Wie im Fall von Thalidomid führte das emotionale Engagement, das durch den durch Diethylstilbestrol in der Schwangerschaft verursachten Schaden hervorgerufen wurde, zu engagierten Maßnahmen. Einige Ärzte haben einen großen Teil ihrer Karriere darauf verwendet, herauszufinden, warum und wie Diethylstilbestrol Nebenwirkungen hervorrief., Die Wut über den durch Diethylstilbestrol verursachten Schaden inspirierte die Patienten zu einer Verpflichtung, weiteren Schaden zu verhindern, indem sie politische Maßnahmen ergriff und eine wirksame Reaktion von Gesetzgebern und Regierungsverwaltern erreichte. Trotz der Aufgabe von Diethylstilbestrol in der Schwangerschaft wegen gewohnheitsmäßiger oder drohender Abtreibung werden weiterhin über seine späten Wirkungen berichtet.

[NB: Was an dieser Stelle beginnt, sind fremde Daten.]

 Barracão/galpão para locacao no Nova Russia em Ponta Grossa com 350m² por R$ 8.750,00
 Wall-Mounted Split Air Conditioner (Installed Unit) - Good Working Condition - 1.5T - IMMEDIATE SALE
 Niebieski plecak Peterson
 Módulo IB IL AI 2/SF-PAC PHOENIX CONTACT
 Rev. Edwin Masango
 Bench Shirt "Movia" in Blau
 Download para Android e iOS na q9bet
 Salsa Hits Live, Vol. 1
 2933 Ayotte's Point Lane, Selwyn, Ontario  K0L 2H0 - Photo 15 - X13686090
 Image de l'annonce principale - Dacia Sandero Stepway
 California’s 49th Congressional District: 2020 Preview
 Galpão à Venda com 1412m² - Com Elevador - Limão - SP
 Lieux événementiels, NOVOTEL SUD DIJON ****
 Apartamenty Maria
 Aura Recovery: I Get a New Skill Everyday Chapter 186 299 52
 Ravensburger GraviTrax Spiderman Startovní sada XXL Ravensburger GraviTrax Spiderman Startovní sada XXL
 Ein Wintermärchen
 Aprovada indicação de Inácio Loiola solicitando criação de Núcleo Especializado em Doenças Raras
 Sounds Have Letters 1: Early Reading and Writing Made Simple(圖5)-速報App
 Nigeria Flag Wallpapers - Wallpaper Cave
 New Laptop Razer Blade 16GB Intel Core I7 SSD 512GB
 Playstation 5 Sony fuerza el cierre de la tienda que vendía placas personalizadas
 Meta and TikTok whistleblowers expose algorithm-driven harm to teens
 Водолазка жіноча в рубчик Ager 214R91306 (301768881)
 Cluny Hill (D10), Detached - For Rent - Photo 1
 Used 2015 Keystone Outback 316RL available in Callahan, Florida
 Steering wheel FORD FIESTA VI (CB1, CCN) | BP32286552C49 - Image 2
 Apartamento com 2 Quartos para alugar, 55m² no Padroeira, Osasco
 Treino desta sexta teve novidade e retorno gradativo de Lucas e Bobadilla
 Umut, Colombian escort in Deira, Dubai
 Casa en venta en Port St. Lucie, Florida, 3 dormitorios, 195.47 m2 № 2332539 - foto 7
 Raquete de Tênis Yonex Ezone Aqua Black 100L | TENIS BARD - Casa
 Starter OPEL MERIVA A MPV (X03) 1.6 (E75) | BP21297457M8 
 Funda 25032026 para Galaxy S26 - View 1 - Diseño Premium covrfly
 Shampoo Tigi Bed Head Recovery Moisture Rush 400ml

Im Wesentlichen neigen die weiblichen Nachkommen dieser Schwangerschaften dazu, vaginale Veränderungen (Adenose, mit zervikalem Ektropium) zu entwickeln, wenn sie die Adoleszenz oder das Erwachsenenalter erreichen, und diese können anschließend zu einem klarzelligen Adenokarzinom führen., Während Karzinome ein spätes und seltenes Ereignis sind, ist selbst bei exponierten Personen eine vaginale Adenose des Gebärmutterhalses häufig, wobei die Inzidenz wahrscheinlich bei etwa 30% liegt . Das geschätzte Tumorrisiko beträgt nur 0, 14-1, 4 pro 1000 Diethylstilbestrol-exponierten Probanden, aber da zwischen 1940 und 1970 bis zu 6 Millionen Feten Diethylstilbestrol ausgesetzt waren, kann die Gesamtzahl in gewisser Weise sehr hoch sein. Es gibt auch eine hohe Inzidenz von Fruchtbarkeitsstörungen bei diesen Töchtern, und ihre eigenen Schwangerschaften haben anscheinend eine hohe Chance, nicht normal zu enden ., Analoge Veränderungen wurden bei männlichen Nachkommen gefunden . Wie im Fall von Thalidomid war ein wichtiges Element bei der Bestimmung von Ursache und Wirkung die charakteristische Natur des Defekts: Die vaginale Pathologie tritt spontan auf, ist aber sehr ungewöhnlich. Ein großes Problem war die Tatsache, dass der Defekt in der Regel erst so viele Jahre nach der Geburt erkennbar ist, zu welchem Zeitpunkt die Geschichte der ursprünglichen Behandlung schwierig oder unmöglich zu rekonstruieren sein kann., Noch heute ist das Material nicht homogen und eine strenge statistische Analyse einiger epidemiologischer Daten weist angeblich auf eine Reihe von Mängeln hin. Dies untergräbt nicht die klare Schlussfolgerung, dass das Medikament tatsächlich für die beschriebenen Wirkungen verantwortlich ist .,
Epidemiologische Studien zu den Komplikationen der Anwendung von Diethylstilbestrol in der Schwangerschaft werden sicherlich im Laufe der Zeit neue Daten liefern: Die meisten Daten werden wahrscheinlich weiterhin aus den USA und den Niederlanden stammen, wo Diethylstilbestrol viel häufiger zur Behandlung von gewohnheitsmäßigen oder drohenden Abtreibungen verwendet wurde als anderswo. In Frankreich waren 150 000-200 000 Schwangerschaften betroffen; in den Niederlanden mit einer viel kleineren Bevölkerung wurden bis 1976 180 000-380 000 schwangere Frauen mit Diethylstilbestrol behandelt.